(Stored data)

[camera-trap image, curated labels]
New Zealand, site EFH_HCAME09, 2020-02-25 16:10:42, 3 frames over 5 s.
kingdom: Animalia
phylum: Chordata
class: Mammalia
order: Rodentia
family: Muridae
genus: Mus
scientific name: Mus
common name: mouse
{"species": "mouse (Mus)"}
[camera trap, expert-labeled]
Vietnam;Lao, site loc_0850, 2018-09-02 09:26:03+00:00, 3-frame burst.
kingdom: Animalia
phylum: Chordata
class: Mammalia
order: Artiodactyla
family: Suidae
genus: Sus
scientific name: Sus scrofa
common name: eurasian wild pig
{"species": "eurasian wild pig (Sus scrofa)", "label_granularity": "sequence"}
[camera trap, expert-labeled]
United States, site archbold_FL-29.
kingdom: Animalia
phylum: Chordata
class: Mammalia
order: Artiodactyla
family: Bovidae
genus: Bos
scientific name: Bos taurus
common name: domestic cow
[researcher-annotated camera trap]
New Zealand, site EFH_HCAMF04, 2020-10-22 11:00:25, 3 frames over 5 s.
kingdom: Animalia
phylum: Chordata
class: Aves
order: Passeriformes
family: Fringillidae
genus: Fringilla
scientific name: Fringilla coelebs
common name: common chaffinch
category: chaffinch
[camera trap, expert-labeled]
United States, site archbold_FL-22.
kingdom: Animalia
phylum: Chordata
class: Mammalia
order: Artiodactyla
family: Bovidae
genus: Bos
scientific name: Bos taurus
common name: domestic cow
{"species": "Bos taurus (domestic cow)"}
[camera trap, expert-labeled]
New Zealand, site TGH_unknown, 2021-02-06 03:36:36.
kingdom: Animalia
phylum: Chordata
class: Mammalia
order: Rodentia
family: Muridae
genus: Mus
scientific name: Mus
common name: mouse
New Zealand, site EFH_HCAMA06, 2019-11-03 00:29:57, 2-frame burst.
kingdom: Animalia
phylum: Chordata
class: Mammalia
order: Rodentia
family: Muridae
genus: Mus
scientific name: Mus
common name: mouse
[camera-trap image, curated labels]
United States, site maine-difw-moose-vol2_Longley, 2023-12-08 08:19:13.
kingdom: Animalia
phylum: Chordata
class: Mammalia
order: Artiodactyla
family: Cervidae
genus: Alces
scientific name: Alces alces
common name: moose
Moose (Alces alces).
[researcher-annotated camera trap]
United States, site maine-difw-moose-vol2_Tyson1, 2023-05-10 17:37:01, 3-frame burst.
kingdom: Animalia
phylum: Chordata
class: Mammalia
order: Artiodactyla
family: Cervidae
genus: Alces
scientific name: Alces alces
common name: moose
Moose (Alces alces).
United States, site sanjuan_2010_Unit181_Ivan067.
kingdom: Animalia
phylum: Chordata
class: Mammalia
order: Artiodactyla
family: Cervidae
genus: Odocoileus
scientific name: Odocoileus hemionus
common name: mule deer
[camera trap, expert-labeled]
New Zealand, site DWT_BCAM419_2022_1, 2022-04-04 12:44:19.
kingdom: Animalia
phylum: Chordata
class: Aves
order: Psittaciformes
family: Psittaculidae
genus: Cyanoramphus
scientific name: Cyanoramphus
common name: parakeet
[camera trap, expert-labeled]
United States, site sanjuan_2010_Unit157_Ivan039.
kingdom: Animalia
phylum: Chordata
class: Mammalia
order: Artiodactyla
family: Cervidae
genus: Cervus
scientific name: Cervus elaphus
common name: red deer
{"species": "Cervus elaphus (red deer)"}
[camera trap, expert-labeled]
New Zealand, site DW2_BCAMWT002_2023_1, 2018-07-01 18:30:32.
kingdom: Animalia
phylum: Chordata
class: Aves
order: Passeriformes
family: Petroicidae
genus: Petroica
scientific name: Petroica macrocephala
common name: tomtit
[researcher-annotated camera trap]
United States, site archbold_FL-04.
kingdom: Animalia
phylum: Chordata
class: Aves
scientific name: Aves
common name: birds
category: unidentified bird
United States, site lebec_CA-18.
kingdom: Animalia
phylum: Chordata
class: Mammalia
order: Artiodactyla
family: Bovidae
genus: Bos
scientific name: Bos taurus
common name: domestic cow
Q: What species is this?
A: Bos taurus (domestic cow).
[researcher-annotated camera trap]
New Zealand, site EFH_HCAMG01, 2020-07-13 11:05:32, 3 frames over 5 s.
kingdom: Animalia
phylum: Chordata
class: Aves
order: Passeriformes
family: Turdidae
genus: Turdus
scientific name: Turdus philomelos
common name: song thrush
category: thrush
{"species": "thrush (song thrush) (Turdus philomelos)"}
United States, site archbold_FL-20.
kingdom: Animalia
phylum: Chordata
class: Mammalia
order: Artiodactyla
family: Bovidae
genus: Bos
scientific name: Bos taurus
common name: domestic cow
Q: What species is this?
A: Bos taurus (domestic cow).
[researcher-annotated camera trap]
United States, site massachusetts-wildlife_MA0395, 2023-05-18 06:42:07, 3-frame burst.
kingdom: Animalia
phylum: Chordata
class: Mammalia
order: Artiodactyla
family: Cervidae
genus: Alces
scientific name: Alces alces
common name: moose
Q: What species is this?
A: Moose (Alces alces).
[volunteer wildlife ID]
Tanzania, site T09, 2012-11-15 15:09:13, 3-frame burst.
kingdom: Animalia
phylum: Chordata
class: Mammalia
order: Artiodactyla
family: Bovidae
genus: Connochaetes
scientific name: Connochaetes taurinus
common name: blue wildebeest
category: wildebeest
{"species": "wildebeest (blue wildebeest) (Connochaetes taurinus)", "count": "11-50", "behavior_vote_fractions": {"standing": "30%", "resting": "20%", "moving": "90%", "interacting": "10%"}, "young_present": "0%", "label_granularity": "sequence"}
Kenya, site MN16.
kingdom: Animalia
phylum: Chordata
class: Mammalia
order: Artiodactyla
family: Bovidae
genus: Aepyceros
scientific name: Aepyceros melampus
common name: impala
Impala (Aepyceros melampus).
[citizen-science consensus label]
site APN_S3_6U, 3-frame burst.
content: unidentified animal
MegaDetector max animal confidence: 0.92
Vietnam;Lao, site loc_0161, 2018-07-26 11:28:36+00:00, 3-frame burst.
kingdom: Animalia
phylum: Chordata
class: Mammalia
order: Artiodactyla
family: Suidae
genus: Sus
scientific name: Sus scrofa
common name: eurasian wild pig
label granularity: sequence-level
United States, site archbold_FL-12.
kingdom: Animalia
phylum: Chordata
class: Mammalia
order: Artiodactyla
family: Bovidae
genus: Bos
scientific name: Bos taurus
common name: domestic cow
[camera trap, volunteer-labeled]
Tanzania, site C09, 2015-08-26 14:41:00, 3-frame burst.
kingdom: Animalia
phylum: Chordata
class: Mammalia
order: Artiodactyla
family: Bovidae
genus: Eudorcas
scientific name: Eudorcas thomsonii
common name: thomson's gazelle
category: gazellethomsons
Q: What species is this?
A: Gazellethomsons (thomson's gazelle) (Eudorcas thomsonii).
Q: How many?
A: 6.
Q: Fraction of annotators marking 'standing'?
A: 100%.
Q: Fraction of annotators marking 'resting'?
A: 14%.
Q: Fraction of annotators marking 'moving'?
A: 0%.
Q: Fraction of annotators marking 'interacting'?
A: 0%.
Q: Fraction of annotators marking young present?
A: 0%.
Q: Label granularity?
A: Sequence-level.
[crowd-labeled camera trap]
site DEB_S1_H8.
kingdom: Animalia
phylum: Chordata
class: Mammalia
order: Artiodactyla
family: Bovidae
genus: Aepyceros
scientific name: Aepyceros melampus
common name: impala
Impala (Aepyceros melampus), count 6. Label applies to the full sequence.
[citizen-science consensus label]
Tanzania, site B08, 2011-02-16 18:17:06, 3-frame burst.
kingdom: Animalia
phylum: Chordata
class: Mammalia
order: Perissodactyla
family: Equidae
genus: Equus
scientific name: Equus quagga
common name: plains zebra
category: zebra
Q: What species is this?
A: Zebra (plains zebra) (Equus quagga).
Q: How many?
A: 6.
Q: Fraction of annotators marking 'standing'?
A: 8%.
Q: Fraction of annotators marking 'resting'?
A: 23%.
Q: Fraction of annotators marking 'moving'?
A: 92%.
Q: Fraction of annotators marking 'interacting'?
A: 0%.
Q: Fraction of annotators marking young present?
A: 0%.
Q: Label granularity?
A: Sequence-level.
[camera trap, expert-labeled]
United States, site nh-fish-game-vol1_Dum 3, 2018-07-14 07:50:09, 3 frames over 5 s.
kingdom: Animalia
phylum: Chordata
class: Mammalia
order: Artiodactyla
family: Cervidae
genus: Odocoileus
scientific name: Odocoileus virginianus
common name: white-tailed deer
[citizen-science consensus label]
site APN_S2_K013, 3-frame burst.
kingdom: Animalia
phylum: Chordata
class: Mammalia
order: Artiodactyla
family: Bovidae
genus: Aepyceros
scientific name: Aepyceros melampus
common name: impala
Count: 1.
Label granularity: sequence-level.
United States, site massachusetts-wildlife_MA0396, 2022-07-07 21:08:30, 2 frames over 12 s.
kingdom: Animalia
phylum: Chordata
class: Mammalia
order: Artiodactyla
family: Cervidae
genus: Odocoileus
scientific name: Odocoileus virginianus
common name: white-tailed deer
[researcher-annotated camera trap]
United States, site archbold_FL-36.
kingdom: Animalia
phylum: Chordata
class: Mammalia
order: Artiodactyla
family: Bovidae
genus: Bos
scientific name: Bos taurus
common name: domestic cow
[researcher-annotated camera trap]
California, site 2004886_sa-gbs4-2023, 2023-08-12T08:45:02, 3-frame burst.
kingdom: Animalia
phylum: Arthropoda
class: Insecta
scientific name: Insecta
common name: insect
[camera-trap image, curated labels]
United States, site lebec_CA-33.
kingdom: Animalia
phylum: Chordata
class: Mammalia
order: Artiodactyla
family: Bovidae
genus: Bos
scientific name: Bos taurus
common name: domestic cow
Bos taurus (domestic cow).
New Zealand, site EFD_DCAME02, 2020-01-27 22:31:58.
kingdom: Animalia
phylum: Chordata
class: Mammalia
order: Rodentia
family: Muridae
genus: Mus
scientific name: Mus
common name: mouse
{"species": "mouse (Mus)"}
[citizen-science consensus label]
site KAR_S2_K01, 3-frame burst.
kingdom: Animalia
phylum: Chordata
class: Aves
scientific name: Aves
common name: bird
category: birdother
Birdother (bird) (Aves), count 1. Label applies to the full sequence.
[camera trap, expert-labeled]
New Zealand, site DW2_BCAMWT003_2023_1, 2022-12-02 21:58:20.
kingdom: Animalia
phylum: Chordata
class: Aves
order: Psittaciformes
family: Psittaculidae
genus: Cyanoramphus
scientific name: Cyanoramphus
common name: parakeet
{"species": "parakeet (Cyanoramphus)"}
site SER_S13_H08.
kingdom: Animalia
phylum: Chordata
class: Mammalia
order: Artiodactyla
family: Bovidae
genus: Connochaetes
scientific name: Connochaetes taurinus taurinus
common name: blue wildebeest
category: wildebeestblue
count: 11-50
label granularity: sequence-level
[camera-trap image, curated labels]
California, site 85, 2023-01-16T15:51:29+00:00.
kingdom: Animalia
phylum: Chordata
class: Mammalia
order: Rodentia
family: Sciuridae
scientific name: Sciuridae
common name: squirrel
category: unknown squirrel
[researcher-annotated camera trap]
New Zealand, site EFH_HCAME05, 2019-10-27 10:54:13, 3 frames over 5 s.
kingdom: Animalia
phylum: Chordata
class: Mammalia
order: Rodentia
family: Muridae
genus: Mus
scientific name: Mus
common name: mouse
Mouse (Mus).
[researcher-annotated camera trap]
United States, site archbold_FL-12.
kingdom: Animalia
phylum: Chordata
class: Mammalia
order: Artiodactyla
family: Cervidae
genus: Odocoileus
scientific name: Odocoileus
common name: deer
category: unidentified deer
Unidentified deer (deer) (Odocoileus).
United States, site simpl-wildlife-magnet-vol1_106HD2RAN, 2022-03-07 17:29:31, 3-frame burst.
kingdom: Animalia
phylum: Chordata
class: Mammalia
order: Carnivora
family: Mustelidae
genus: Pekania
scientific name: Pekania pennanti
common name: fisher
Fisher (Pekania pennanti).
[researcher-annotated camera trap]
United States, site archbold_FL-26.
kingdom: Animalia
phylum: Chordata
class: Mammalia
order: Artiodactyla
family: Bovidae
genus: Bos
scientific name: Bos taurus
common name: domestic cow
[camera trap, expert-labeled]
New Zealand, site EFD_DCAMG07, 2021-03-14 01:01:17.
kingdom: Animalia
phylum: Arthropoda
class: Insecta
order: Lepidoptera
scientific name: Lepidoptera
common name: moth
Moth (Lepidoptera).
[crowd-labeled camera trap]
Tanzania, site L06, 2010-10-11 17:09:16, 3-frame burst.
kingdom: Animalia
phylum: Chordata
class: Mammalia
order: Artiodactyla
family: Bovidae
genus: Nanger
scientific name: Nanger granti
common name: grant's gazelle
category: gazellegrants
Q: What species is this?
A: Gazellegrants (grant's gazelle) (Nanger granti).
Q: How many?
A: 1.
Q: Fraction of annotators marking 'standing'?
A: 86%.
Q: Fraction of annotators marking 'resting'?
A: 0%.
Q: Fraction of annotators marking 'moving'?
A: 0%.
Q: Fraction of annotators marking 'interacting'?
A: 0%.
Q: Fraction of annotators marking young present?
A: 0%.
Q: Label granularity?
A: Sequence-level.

#### Your goal:
The lines to show are those in the data above that include "difw".

#### Written solution:
United States, site maine-difw-moose-vol2_Longley, 2023-12-08 08:19:13.
United States, site maine-difw-moose-vol2_Tyson1, 2023-05-10 17:37:01, 3-frame burst.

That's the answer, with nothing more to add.